▸ **Work required**
Reproduce the lines of the listing below exactly, from the line containing "What one of" down to the end of the listing, both included.

***** Given records *****

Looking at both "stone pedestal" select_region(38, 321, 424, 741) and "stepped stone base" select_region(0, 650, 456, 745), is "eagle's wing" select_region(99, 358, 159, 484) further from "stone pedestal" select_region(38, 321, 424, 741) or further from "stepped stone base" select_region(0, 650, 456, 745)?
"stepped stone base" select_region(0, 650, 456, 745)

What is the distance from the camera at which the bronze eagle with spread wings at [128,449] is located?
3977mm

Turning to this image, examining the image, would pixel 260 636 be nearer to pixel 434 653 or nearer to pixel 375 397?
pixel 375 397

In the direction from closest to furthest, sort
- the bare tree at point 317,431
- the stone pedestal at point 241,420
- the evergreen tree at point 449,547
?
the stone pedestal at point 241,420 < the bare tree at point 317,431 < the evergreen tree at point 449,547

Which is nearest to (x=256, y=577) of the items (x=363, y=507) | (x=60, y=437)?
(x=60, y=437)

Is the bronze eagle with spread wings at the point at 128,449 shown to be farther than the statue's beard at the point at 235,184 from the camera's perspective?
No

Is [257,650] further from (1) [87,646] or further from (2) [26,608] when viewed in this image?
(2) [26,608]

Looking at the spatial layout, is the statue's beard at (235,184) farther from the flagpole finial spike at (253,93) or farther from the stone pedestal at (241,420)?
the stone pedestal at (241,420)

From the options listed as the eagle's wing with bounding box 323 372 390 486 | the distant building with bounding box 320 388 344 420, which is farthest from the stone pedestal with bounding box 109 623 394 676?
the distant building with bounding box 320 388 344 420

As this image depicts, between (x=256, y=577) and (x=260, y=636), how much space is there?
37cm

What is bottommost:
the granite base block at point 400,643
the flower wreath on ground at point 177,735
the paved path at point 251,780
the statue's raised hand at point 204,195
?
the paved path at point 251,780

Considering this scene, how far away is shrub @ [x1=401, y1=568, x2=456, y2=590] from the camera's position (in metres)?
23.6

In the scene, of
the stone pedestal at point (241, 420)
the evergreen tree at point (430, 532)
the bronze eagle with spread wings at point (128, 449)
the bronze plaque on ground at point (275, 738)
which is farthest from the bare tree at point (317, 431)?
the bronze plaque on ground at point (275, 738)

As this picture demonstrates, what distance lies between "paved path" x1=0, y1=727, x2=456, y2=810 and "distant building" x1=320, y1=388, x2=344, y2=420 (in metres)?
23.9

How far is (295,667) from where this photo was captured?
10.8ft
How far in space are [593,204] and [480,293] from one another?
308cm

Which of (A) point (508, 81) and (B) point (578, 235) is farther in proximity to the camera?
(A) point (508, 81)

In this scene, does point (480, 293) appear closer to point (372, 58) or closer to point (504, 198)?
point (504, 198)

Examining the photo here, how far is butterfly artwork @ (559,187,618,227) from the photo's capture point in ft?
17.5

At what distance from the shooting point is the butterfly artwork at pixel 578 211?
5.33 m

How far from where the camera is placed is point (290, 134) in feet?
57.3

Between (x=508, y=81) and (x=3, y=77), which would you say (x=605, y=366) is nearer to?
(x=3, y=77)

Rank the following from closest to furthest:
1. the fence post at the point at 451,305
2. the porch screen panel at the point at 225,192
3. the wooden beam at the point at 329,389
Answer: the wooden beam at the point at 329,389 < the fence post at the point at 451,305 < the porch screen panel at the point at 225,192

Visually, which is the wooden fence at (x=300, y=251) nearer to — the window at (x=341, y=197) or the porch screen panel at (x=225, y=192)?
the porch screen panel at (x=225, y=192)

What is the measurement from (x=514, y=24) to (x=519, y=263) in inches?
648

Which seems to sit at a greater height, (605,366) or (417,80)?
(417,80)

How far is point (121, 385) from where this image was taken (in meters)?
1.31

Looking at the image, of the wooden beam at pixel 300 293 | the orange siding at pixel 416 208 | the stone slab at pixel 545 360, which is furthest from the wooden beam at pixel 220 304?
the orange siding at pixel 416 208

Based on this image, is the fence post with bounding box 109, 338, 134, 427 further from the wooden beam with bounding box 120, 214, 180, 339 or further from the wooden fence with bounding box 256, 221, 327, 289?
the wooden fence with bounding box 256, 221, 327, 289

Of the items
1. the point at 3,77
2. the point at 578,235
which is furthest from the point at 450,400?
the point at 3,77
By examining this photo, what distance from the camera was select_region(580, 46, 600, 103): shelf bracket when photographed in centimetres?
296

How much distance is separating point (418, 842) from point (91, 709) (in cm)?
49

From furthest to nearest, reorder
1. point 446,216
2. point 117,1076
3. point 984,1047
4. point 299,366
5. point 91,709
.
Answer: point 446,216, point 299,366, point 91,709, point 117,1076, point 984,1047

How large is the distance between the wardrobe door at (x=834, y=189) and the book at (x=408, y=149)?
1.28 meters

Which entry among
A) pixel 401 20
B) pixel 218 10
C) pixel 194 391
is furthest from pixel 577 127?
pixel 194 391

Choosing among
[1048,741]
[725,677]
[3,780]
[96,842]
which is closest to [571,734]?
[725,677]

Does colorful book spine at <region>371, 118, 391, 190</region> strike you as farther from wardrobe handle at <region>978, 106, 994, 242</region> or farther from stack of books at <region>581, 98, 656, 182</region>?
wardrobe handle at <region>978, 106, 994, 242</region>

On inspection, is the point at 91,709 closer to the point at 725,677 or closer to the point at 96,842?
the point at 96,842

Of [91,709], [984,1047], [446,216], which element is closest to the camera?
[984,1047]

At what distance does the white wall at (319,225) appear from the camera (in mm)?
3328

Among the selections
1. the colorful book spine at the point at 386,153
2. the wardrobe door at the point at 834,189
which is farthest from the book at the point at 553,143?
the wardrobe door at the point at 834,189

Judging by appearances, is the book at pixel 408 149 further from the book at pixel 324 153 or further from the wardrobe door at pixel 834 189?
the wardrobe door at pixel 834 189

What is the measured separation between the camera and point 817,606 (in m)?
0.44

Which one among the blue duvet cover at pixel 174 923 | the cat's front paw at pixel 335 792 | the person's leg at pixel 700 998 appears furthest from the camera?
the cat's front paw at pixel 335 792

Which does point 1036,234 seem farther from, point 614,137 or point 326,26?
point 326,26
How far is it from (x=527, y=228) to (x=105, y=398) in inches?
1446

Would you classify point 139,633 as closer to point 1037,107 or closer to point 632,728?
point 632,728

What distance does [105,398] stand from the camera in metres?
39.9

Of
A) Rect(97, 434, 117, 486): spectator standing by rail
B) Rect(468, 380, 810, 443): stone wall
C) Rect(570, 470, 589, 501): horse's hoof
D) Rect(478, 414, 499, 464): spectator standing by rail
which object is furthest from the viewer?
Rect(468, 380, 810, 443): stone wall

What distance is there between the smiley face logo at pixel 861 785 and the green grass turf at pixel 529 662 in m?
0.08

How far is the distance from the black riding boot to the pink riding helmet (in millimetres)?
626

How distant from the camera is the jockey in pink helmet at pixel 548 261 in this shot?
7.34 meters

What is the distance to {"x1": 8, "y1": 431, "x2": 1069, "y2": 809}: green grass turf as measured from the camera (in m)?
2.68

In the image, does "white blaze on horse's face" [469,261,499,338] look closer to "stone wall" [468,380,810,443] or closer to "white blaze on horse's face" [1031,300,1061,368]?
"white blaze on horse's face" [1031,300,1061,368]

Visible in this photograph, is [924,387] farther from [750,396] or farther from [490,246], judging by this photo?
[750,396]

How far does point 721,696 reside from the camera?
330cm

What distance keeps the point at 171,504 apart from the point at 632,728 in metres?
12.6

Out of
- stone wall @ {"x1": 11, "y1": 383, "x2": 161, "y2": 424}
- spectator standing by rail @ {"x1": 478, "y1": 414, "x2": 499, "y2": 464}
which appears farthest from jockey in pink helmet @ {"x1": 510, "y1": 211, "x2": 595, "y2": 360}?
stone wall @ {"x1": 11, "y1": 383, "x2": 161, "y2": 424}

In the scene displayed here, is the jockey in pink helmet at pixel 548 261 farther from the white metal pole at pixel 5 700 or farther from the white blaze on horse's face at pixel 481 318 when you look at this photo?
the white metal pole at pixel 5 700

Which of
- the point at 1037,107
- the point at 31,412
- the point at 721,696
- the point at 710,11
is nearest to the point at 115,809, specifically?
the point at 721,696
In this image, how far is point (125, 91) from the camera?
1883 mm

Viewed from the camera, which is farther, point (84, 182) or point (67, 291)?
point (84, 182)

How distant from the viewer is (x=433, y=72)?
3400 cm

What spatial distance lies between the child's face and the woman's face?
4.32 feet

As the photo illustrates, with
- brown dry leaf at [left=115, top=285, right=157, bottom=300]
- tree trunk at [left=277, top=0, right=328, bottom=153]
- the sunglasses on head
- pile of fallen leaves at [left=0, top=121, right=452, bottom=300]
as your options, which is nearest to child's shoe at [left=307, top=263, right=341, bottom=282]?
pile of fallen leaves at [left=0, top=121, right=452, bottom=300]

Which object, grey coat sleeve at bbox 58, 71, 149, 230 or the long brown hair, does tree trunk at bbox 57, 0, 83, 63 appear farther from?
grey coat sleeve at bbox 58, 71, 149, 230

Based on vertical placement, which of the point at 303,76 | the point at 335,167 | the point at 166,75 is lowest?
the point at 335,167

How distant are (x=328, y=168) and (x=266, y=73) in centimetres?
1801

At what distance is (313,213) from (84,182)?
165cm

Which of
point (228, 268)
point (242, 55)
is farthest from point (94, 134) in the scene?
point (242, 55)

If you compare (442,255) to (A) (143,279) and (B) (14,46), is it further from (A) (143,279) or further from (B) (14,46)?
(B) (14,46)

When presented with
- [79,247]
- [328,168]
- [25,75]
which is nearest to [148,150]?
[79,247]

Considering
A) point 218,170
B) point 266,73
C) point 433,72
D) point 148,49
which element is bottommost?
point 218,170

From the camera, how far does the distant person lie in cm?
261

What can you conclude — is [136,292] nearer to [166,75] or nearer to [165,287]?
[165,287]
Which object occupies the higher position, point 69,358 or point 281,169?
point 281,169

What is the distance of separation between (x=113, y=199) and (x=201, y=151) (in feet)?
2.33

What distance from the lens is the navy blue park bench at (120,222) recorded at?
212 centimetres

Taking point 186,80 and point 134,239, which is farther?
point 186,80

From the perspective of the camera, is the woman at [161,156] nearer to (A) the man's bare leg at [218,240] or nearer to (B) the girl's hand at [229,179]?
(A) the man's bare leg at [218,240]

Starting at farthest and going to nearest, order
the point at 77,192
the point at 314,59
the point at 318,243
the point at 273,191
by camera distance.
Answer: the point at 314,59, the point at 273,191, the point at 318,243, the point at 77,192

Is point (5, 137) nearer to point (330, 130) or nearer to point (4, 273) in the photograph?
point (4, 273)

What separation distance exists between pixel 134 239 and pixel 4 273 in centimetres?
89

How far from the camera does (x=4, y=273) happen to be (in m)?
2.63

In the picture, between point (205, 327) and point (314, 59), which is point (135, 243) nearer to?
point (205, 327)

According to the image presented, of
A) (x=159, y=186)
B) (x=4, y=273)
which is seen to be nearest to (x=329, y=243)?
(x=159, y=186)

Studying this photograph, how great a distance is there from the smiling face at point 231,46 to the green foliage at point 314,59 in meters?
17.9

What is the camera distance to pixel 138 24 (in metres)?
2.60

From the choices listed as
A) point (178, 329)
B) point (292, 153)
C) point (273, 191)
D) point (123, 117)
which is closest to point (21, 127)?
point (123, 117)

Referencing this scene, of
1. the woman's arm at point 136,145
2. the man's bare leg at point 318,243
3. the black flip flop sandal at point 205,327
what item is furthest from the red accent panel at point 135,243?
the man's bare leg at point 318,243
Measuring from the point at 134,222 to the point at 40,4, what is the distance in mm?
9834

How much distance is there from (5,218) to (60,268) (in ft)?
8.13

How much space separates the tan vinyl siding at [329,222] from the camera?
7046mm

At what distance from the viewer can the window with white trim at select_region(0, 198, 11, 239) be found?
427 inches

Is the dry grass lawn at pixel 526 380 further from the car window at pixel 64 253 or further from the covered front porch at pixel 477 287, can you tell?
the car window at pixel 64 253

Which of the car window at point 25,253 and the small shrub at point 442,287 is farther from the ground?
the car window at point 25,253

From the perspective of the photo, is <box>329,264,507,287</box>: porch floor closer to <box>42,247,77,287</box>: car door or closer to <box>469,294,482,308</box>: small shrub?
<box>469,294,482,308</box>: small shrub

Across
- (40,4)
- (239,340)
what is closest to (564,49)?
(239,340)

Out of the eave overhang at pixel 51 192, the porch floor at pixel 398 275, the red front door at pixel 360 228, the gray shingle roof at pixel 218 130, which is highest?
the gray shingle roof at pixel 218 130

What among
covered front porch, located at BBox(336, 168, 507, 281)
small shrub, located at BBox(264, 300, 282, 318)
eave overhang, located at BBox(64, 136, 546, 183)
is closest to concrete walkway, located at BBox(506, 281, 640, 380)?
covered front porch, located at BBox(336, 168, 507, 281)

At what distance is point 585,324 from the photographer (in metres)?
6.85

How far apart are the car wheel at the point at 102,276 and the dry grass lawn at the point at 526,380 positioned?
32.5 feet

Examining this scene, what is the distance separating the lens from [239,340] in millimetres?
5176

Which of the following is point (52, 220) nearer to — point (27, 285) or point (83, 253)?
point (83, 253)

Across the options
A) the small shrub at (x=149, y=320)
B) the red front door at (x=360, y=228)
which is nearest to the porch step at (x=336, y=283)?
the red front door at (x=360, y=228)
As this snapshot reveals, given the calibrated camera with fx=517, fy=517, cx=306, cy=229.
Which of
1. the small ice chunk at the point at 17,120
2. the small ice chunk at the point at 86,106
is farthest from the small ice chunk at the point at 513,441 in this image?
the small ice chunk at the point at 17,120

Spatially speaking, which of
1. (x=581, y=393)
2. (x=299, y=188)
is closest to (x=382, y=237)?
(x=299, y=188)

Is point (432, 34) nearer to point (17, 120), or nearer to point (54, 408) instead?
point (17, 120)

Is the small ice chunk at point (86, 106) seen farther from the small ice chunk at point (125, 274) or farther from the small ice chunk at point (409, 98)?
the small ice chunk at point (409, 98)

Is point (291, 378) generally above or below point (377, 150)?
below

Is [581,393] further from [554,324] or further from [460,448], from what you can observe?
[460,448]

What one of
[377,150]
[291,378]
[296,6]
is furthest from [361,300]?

*****

▸ **Worked solution**
What one of
[377,150]
[291,378]
[296,6]
is furthest from [361,300]?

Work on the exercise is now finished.